Questa settimana abbiamo assistito all’inconsueto spettacolo dell’allestimento nel salotto di Lilli Gruber di un vero e proprio acquario. In cui – dopo Maria Elena Boschi – ora anche Andrea Orlando si è calato perfettamente nella parte del pesce in barile.

Guardando attentamente l’espressione melliflua di questo ex funzionario del Partito Comunista di Spezia si possono ricavare due deduzioni, una d’ordine generale e l’altra di tipo congiunturale: la prima è la conferma della provenienza dalla città italiana dove meglio e più intensamente si coltiva la sindrome cospirativa, la congiura celata sotto le coltri delle banalità, antropologicamente confermata dalla sua antica sodale e concittadina Raffaella Paita.

Più legata all’attualità, la certificazione che gli scriteriati attacchi incendiari contro la persona del Primo Ministro, ad opera del brucia-baracche Matteo Renzi, hanno trovato sponde inconfessate e viatico incoraggiante anche da parte degli ambienti più politicanti e poltronisti del Pd.

Insomma, una sorta di “intentona” (leggi, tentativo maldestro di colpo di Stato da repubblichetta delle banane) che per ora non riesce ad aggirare l’altolà del Presidente Mattarella (se il governo cade si va alle elezioni), che prefigura l’immediata mattanza di buona parte di questi avventuristi della politica senza carte in regola e retroterra minimo di consensi per essere rieletti e per – così – continuare a bazzicare ben remunerati i corridoi in penombra della politica intesa come carrierismo accaparrativo.

Del resto – restando ancora al caso Orlando – non si ricordano suoi contributi politici degni di nota, a parte la pensata – in quanto responsabile giustizia del suo partito – di fotocopiare le proposte in cauda venenum dell’avvocato Niccolò Ghedini in materia di separazione delle carriere dei giudici.

Ora il giovanotto – noto allo stesso modo di Paris Hilton (e toni Negri e Slavoj Žižek: copy Tony Judt) “famosa per essere famosa” – si è lanciato in una vaga dissertazione sul modello organizzativo predisposto da Conte per gestire i fondi del Next Generation, come giustificazione dell’equidistanza nell’aggressione di Renzi al premier.

E qui viene francamente da ridere allo spettacolo di uno, inadatto al compito di mandare avanti una mescita di Sciacchetrà delle Cinque Terre, che si impanca a teorico dell’organizzazione.

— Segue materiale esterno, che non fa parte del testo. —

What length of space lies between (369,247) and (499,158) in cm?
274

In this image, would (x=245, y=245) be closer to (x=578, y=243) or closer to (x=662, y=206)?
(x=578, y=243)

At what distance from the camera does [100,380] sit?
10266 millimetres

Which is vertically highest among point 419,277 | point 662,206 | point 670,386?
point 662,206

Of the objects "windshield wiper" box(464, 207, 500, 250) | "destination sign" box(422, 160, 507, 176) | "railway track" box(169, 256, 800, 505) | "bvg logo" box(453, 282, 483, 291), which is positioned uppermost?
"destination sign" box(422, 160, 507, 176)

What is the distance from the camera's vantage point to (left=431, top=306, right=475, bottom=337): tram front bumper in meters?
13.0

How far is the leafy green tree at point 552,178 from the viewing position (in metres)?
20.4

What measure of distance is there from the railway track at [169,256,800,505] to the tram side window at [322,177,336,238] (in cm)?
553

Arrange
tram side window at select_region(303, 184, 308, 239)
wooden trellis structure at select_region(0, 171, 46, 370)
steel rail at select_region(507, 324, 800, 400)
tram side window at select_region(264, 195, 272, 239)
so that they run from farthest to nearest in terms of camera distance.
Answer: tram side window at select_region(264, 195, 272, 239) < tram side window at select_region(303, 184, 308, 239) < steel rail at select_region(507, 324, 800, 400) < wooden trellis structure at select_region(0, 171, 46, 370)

Una pretesa sul faceto che lascia intendere due cose: la pretestuosità degli argomenti avanzati e la triste verità che i primi assaltatori alla diligenza carica degli euro di Bruxelles sono proprio annidati in questa classe politica.

Così capiamo meglio le ragioni per cui Giuseppe Conte persegue la struttura a task force per gestire un’operazione dalle dimensioni epocali (trarre in salvamento un Paese che da decenni scivola verso l’abisso) e che l’anziano cicisbeo Sabino Cassese definisce “rococò”: i dubbi sulla capacità amministrativa della Pubblica Amministrazione, la palese disistima rivolta a un personale politico d’infimo livello.

Del resto, una soluzione già ampiamente adottata in passato (a livello gargantuesco da Renzi) e che segue una saggia, quanto antica, indicazione di un lucido uomo di Stato quale Francesco Saverio Nitti (1868-1953), secondo cui le inconcludenze di una burocrazia elefantiaca, ossessionata dalla priorità delle procedure, può essere aggirata da strutture snelle e tecnocratiche, chiamate a interventi finalizzati nella logica del problem solving.

A conferma dell’allergia nazionale per le strutture macro e la predilezione per unità mini sul modello della bottega dell’arte: siamo il Paese dei solisti alla Della Robbia, mica dei “signori della complessità” alla Alfred Sloan (mitico organizzatore della General Motors multi-divisionale) o alla Taiichi Ohno (inventore del modello Toyota).

Semmai il guaio è che il presunto tiranno Conte non riesce a “tiranneggiare” la materia per eccesso di minimalismo. Quando “il progetto Italia post Covid” andrebbe trasformato nell’epopea di un intero popolo, che si stringe attorno al proprio leader per un’impresa difficile quanto mobilitante, entusiasmante. Riattivando quel consenso che ci fu nella prima fase del contrasto alla pandemia. Alla faccia della miserabilità di lillipuziani, ansiosi di filarsela con la cassa.